__Input records__.
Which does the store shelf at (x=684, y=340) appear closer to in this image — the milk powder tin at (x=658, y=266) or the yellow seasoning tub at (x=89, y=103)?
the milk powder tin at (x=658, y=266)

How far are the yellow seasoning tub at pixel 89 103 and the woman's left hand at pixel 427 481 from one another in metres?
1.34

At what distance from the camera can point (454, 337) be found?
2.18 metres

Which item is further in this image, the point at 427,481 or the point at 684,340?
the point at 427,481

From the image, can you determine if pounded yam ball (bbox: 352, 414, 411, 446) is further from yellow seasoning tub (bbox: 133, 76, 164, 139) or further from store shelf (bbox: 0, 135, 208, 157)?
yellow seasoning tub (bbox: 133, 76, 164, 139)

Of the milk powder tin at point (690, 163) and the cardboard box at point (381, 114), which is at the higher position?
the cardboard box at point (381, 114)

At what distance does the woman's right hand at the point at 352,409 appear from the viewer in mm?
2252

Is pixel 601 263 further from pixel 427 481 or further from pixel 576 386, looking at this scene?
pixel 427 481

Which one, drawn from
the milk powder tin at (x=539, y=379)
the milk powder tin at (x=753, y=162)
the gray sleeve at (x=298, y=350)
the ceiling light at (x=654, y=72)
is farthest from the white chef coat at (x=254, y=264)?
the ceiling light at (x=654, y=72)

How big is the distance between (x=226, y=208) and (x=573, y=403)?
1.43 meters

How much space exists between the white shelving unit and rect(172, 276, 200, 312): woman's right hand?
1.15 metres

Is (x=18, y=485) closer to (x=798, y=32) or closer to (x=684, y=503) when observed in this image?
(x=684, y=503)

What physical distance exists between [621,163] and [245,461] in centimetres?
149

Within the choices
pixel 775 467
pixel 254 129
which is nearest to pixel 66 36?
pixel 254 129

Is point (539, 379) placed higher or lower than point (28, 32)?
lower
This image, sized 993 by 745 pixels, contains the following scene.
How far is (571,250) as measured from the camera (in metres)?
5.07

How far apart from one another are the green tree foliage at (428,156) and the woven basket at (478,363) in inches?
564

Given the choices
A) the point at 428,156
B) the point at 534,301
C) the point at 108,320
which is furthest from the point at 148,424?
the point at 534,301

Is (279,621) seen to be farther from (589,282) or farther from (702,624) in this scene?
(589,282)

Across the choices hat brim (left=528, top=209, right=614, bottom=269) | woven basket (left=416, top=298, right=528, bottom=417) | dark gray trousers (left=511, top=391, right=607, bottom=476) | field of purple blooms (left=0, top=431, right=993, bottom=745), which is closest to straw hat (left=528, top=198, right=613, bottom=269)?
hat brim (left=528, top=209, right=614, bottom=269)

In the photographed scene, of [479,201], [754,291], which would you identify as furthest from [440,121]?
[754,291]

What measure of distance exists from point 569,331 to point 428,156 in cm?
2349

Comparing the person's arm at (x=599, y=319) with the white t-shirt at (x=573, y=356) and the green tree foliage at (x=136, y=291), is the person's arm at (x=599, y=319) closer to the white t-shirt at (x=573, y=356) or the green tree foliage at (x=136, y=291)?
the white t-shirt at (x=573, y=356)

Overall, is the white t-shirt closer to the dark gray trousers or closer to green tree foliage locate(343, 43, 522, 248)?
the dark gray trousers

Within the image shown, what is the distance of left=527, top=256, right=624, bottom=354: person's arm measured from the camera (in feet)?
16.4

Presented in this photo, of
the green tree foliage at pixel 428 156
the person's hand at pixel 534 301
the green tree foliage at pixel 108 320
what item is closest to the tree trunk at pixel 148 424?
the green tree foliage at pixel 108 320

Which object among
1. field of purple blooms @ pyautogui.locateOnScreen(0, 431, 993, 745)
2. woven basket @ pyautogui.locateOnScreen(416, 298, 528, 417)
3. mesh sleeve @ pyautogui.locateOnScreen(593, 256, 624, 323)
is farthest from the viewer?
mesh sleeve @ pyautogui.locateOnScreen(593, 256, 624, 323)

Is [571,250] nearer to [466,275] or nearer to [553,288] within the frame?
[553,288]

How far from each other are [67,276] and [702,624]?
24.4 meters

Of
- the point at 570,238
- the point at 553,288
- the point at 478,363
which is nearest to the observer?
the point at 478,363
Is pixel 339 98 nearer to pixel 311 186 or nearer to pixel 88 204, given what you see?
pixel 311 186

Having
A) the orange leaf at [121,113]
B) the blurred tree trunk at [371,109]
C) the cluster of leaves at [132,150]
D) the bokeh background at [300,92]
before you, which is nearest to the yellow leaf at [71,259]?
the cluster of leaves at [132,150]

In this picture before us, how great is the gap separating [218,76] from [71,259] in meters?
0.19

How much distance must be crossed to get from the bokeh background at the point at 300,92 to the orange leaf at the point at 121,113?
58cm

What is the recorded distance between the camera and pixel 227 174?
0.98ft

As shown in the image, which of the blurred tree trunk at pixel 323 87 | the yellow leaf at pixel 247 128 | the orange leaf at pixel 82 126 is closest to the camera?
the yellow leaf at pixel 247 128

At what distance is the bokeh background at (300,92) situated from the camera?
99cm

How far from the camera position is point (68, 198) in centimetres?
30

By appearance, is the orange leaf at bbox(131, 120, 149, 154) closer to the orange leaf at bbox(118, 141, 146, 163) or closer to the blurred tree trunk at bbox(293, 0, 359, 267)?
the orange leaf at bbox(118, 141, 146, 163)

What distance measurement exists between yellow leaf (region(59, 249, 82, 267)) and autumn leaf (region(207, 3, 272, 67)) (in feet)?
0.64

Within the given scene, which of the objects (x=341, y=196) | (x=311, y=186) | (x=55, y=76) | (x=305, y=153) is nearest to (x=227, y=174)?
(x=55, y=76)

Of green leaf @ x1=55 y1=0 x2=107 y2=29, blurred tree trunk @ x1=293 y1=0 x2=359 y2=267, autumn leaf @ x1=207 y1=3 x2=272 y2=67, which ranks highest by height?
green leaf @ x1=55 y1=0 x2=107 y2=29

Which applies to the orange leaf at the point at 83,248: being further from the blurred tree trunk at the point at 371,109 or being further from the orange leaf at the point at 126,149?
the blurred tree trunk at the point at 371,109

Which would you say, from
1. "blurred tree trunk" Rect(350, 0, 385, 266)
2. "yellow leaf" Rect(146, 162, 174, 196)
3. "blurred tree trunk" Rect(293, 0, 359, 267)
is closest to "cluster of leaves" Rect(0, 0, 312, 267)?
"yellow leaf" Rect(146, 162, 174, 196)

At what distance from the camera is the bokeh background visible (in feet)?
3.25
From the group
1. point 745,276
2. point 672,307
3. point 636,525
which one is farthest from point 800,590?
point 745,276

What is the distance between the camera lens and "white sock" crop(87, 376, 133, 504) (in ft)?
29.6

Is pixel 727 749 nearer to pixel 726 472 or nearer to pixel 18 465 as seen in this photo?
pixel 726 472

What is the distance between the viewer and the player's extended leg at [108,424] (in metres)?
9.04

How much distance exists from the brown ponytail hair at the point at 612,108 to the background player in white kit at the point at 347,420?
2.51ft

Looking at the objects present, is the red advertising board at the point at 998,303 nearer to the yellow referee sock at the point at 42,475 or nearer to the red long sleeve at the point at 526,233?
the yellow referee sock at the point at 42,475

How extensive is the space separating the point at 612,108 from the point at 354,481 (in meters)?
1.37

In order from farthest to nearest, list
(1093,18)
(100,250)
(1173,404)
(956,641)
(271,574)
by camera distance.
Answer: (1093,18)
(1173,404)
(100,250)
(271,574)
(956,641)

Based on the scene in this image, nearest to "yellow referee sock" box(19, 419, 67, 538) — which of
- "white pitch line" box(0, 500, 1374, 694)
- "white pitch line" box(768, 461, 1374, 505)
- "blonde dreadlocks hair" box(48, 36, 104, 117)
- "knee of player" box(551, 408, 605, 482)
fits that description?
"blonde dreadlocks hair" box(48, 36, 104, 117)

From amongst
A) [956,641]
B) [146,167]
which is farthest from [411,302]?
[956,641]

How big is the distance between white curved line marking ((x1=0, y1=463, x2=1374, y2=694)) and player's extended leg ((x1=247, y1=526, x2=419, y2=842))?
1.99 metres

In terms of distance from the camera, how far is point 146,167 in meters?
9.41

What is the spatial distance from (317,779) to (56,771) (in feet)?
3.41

__Request__. Extract every line from the one containing "From amongst" to the end of the entries, including both of those lines, exactly as given and with nothing added.

__Response to the exercise__.
From amongst
A) [956,641]
B) [146,167]
which is farthest from [411,302]?
[956,641]

How big is the distance between white curved line marking ((x1=0, y1=463, x2=1374, y2=694)) and player's extended leg ((x1=247, y1=526, x2=419, y2=842))?
1.99 metres

In terms of distance from the camera, how far is point 146,167 in meters?
9.41

What is the spatial distance from (317,779) to (56,771) (in feet)?
3.41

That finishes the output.